3.2 Non deterministic programs

  • A First non-deterministic program
    node trivial() returns(x:int; f:real ; b:bool) =
      loop true
    
    <prompt> lutin -l 10 -q trivial.lut 
    
    <prompt>  lutin -l 10 -q trivial.lut
    129787787 89770690.47 f 
    -202124065 60018934.21 t 
    -74063075 -224861409.44 t 
    -120351222 37052102.10 t 
    -84618074 238667445.54 t 
    186689955 -188684349.70 t 
    211369478 -253941536.69 t 
    -135268511 52434720.53 t 
    113139954 241863809.02 t 
    -114970522 -70907151.75 t 
    

    The programs we've seen so far were deterministic because all the constraint expression were affectations (i.e., equalities between an input and an output variables). As a matter of fact, writing non-deterministic is even simpler: you just need to write no constraint at all! Indeed, observe how this trivial.lut program behaves:

  • It is possible to set the variable range at declaration time,
    as done in trivial2.lut:
    node trivial() returns(x:int  [-100;100]; 
                           f:real [-100.0;100.0];b:bool)=  
       loop true
    
    
    <prompt> lutin -l 10 -q trivial2.lut 
    
    71 42.08 f 
    -61 27.28 f 
    -49 -64.96 f 
    44 63.08 t 
    -15 73.06 f 
    0 -74.39 f
    87 -1.58 f 
    -20 89.62 f 
    3 -84.20 t 
    89 28.64 f 
    

3.3 Non deterministic programs (cont)

As you've just seen, a Lutin program is by default chaotic.
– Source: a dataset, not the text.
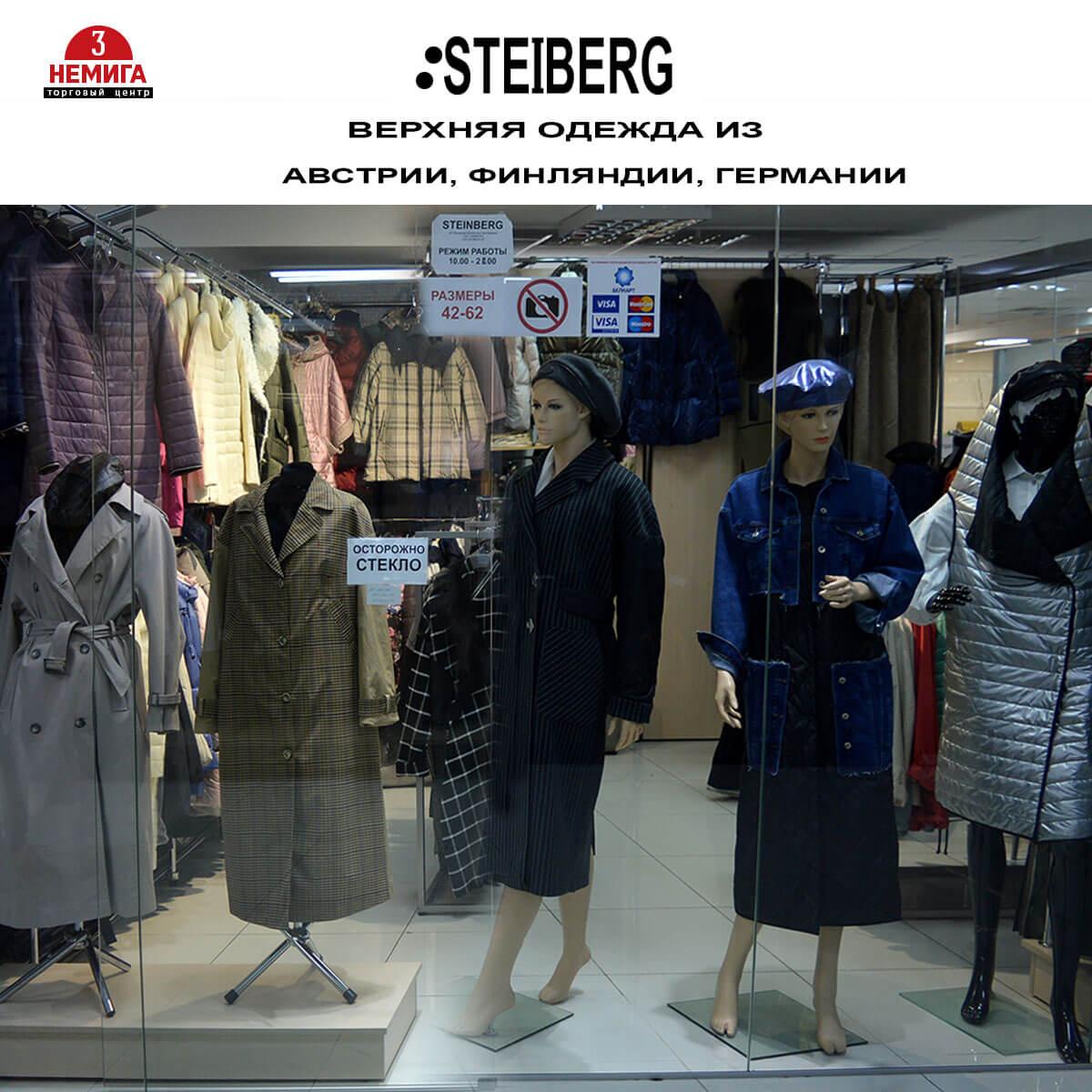 Европейская коллекция верхней одежды в магазине «STEINBERG» в Торговом Центре «Немига 3»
To make it less chaotic, one has to add constraints which narrow the set of possible behaviors. When only one behavior is possible, the program is said to be deterministic. When no behavior is possible, the program stops.

Now consider the range.lut program:

node range() returns (y:int) = loop 0 <= y and y <= 42
<prompt> lutin range.lut -l 10 -q 

The constraint expression 0 <= y and y <= 42 has several solutions. One of those solutions will be drawn and used to produce the output of the current step.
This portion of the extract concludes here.